*** Reading text ***

The continued, severe terrorist threat hangs over the PSNI and communities, impacting upon the extent of engagement and support for the police.

From the PSNI perspective, such threats have a significant influence upon their operations in terms of officer safety. However, rolling checkpoints and stop-and-searches retain the potential to alienate communities which, by the same token, are being told that policing has changed.

The difficulty for the PSNI is finding the balance between officer safety, policing the terrorist threat and delivering a community-policing agenda. And while debate continues as to how significant the threat actually is, for the PSNI precaution must trump where bombs remain a reality for officers on the ground.

Notwithstanding the Policing Board's contentions as to increases in paramilitary assaults and shootings recently, it further adds to the difficulties of delivering 'normal' policing within communities where the extremities of post-conflict society merge into everyday experiences.

However, uncomfortable questions still need to be asked as to whether paramilitarism remains because of a policing vacuum; or whether recalcitrant forces simply wish to exert control at a local level. Set against such difficulties, it is, of course, too easy to blame the PSNI alone for the lack of normalised policing in working-class loyalist and republican areas.

Out of the 'us-and-them' culture from which Northern Ireland is emerging, policing is now everyone's problem. So to stand back and point the finger of blame at one organisation is to miss the problems of deep-rooted division, segregation and socio-economic marginalisation.

As the policing scholar David Bayley has noted, "policing works best where it is needed least". Thus, as a salutary lesson, defining success is also about accepting uncomfortable truths of where policing does not work.

And like Seamus Heaney's famous work, 'Whatever You Say, Say Nothing', holding our tongue will only prolong the problems we must all face if we are to get policing right for the people it is meant to serve.

***

Required actions |
A. Translate this sentence from the passage on policing in Northern Ireland into Spanish: "Out of the 'us-and-them' culture from which Northern Ireland is emerging, policing is now everyone's problem."
B. Write out the passage on policing in Northern Ireland from "However, uncomfortable questions" up to and including "does not work.".
C. In the passage on policing in Northern Ireland, who is quoted as saying that "policing works best where it is needed least"?

*** Stored data ***

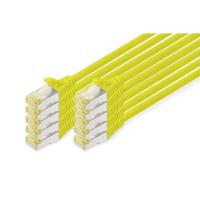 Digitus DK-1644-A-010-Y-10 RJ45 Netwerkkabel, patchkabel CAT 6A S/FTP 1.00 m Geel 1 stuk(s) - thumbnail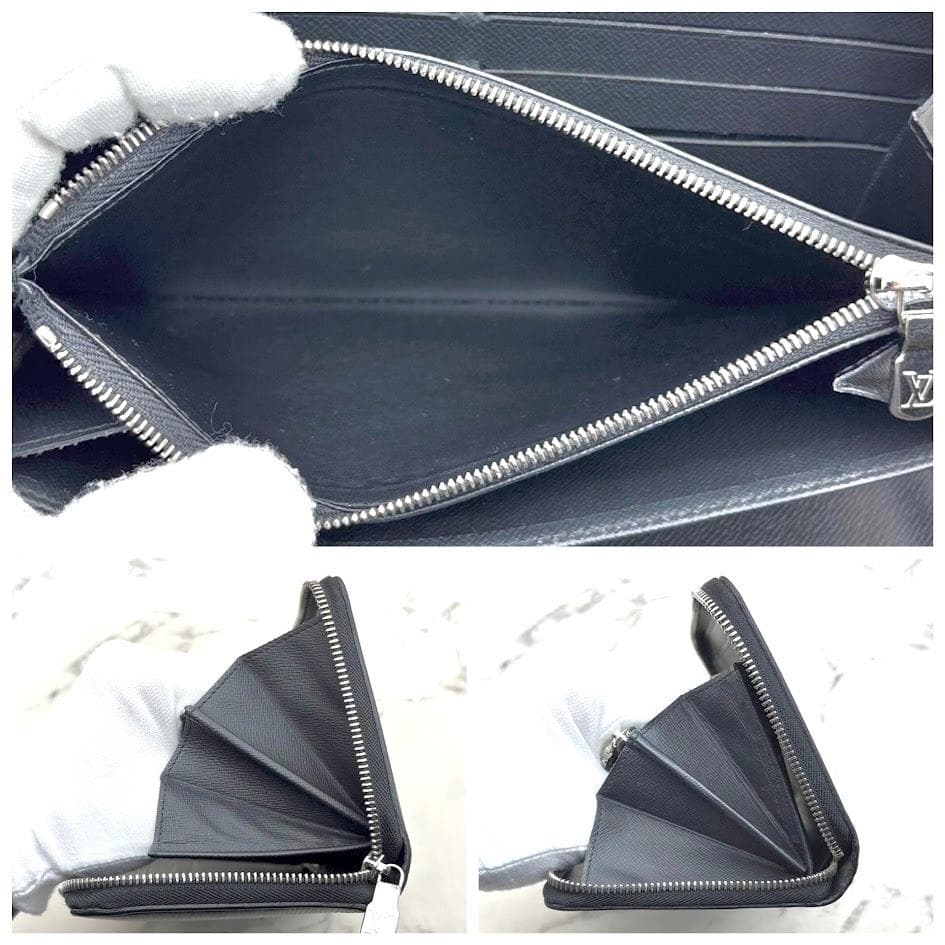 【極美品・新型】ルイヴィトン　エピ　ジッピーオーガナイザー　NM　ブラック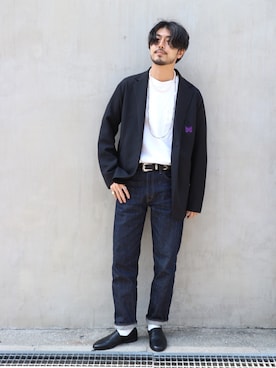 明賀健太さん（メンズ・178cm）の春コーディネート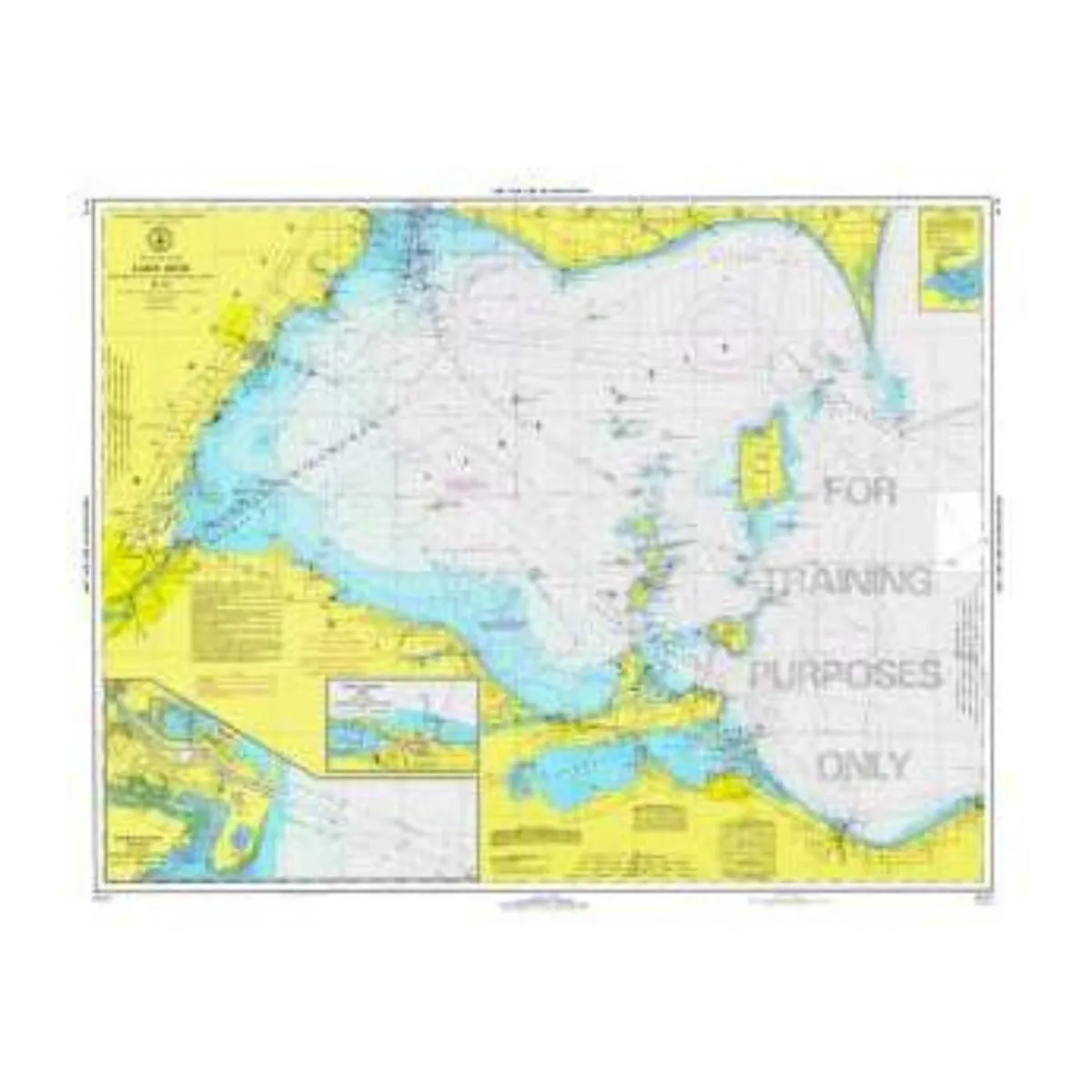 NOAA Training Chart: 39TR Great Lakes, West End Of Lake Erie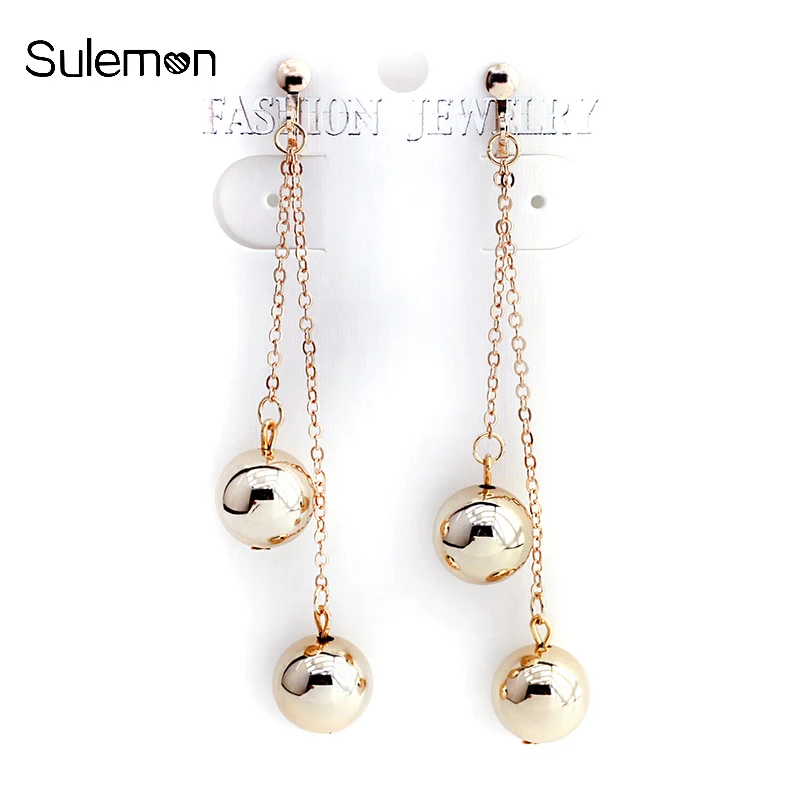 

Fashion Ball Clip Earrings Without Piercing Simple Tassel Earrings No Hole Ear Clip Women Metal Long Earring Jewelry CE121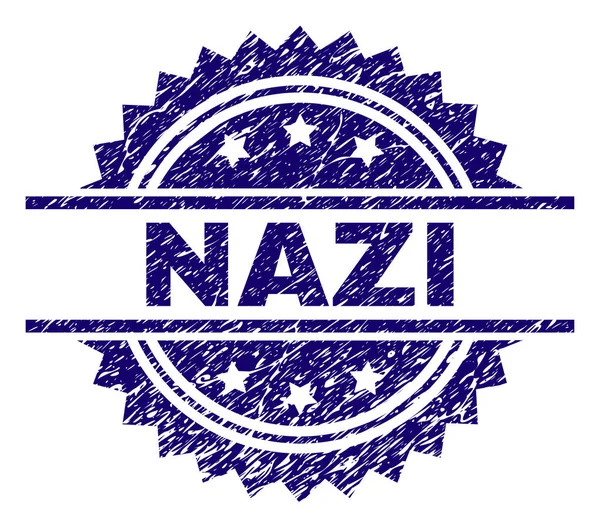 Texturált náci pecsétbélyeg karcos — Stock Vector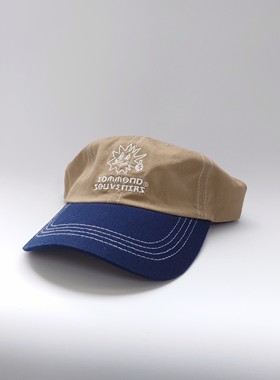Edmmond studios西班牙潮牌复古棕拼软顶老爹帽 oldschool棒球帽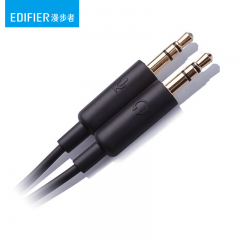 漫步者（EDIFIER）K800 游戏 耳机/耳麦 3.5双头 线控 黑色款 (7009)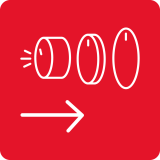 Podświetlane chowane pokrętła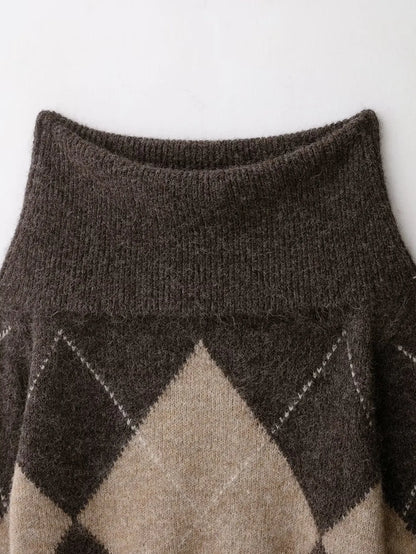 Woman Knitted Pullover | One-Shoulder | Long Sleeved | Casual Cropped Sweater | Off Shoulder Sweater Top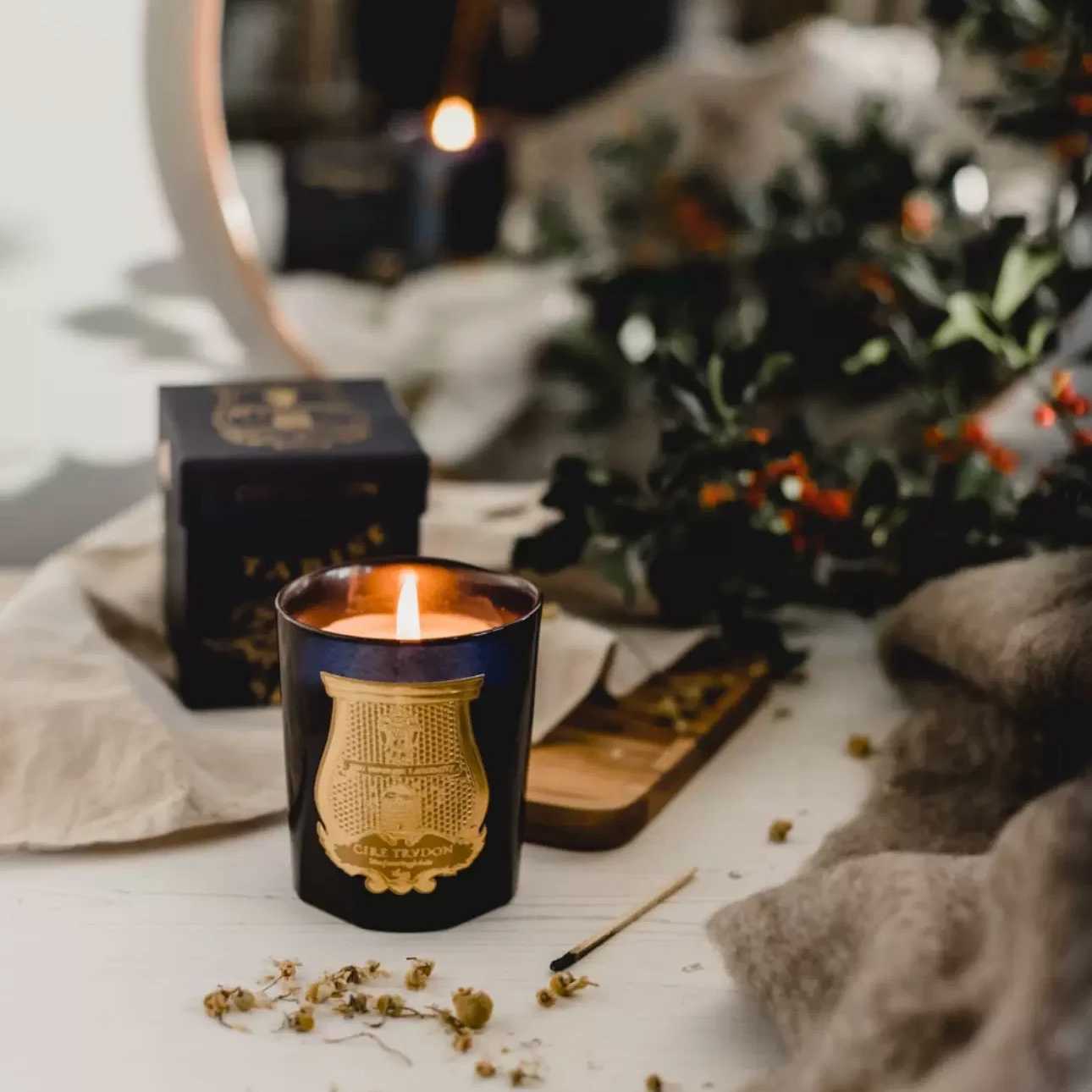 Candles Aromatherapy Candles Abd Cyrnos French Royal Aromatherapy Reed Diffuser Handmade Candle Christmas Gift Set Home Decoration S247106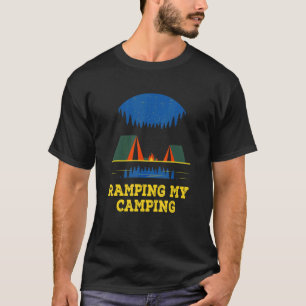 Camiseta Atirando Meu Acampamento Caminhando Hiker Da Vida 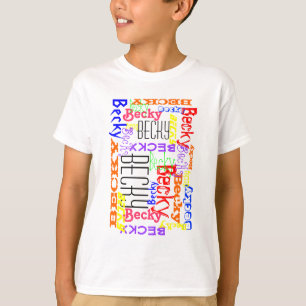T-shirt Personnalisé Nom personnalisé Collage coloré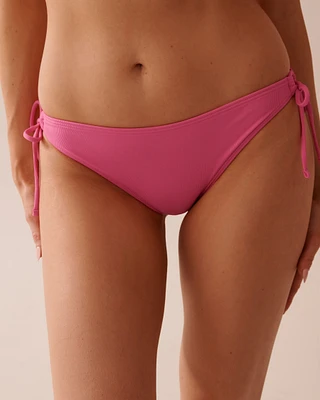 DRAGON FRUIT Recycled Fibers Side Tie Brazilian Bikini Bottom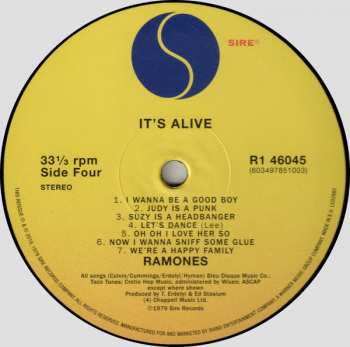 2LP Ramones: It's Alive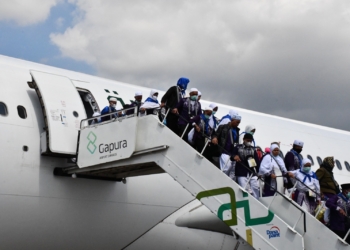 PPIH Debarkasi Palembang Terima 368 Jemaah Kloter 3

***

Task solutions |
A. Desde la cultura de «nosotros y ellos» de la que está saliendo Irlanda del Norte, la labor policial es ahora un problema de todos.

B.
However, uncomfortable questions still need to be asked as to whether paramilitarism remains because of a policing vacuum; or whether recalcitrant forces simply wish to exert control at a local level. Set against such difficulties, it is, of course, too easy to blame the PSNI alone for the lack of normalised policing in working-class loyalist and republican areas.

Out of the 'us-and-them' culture from which Northern Ireland is emerging, policing is now everyone's problem. So to stand back and point the finger of blame at one organisation is to miss the problems of deep-rooted division, segregation and socio-economic marginalisation.

As the policing scholar David Bayley has noted, "policing works best where it is needed least". Thus, as a salutary lesson, defining success is also about accepting uncomfortable truths of where policing does not work.

C. The policing scholar David Bayley.